Why Dark Folk Resonates With Me
I spend a lot of time with headphones on, and more often than not I’m listening to dark folk. It really all started with Pacific Drive, a compelling first-person driving game set in the Olympic Peninsula, developed by Ironwood Studios. Alongside its stunning visuals, and a fascinating gameplay loop, it ships with a fantastic, otherworldly soundtrack. At first it was just a sound I liked: simple instruments, voices that felt raw instead of polished, a kind of heaviness that was comforting rather than draining. Over time, I realized it wasn’t just background noise. Paired with the anomalous environment, and the gritty-but-gorgeous aesthetic of the game, it was shaping the way I thought about atmosphere and storytelling.
Community Screenshot from the game Pacific Drive
Dark folk songs build slowly. They don’t rush to the chorus, and they don’t try to overwhelm you with volume. Instead, they linger on small details: the scrape of strings, the space between notes, the weight of a single lyric. That patience is something I’ve carried into my own work. Whether I’m writing code, designing a game system, or putting together a Blender scene, I try to leave room for the quiet parts to matter.
What I love most is the honesty. These songs don’t feel engineered to fit a chart or a playlist. They feel personal, like they were meant to be heard around a fire rather than blasted in a stadium. That intimacy is the same feeling I want to capture when I build something creative. I don’t need it to reach everyone. I just want it to reach the right people, in the right way.
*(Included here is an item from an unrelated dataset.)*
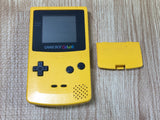 LG6012 With Defects - GameBoy Color Yellow Game Boy Console Japan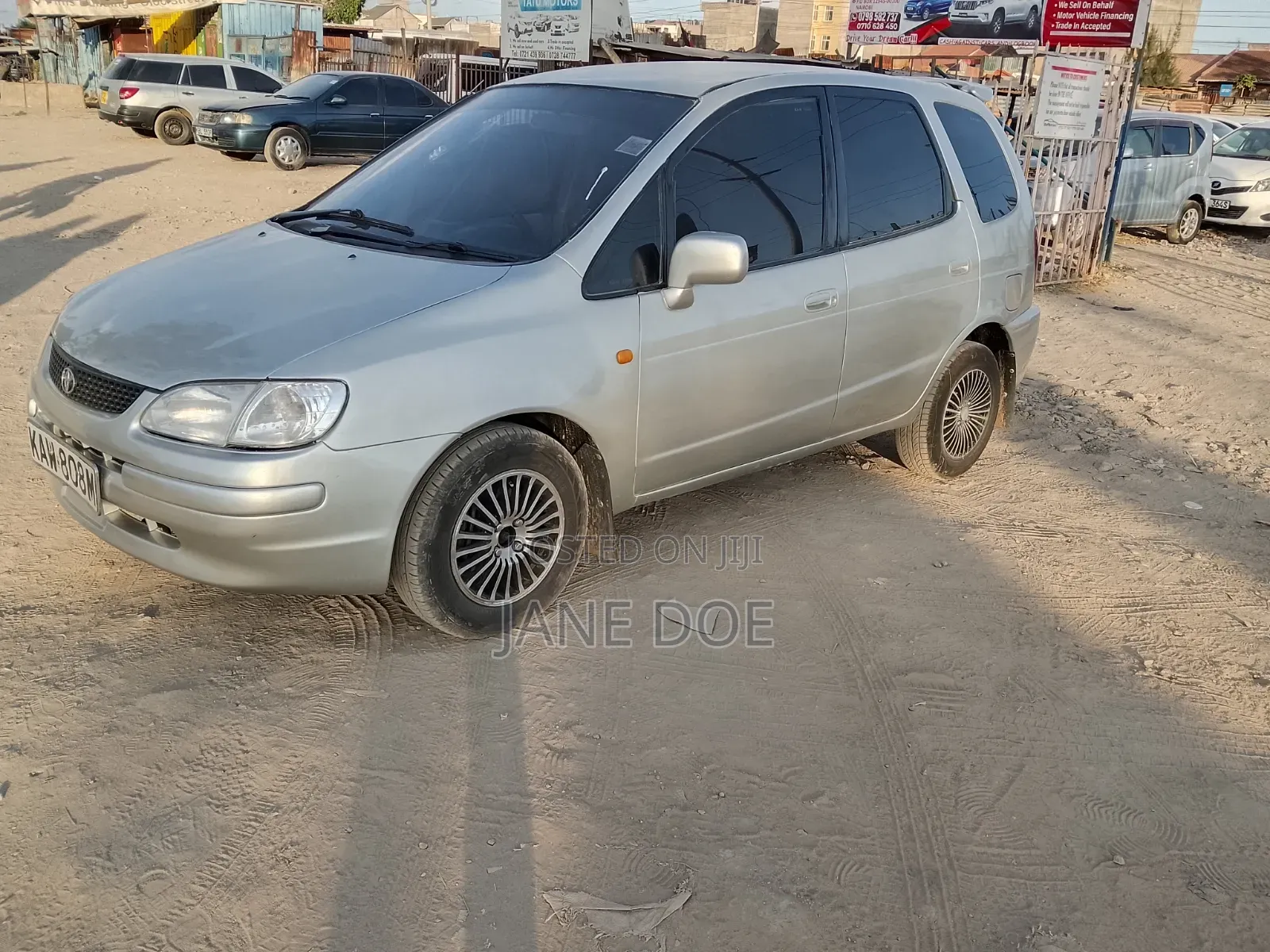Toyota Corolla Spacio 1999 Gray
I’ve noticed that mood carries across mediums. The atmosphere in a song can influence the way I design a world in Utopia TTRPG, or the way I texture a scene in Blender. Music isn’t just sound; it’s tone, and tone is what makes a story feel alive.
My custom playlist of Dark Folk music, including the ingame soundtrack from Pacific DriveIn the end, dark folk resonates with me because it’s about depth. It’s not afraid to be quiet, or slow, or heavy. And when I sit down to build, that’s the energy I want to bring: something thoughtful, something that lingers, something that feels like it belongs to a larger story.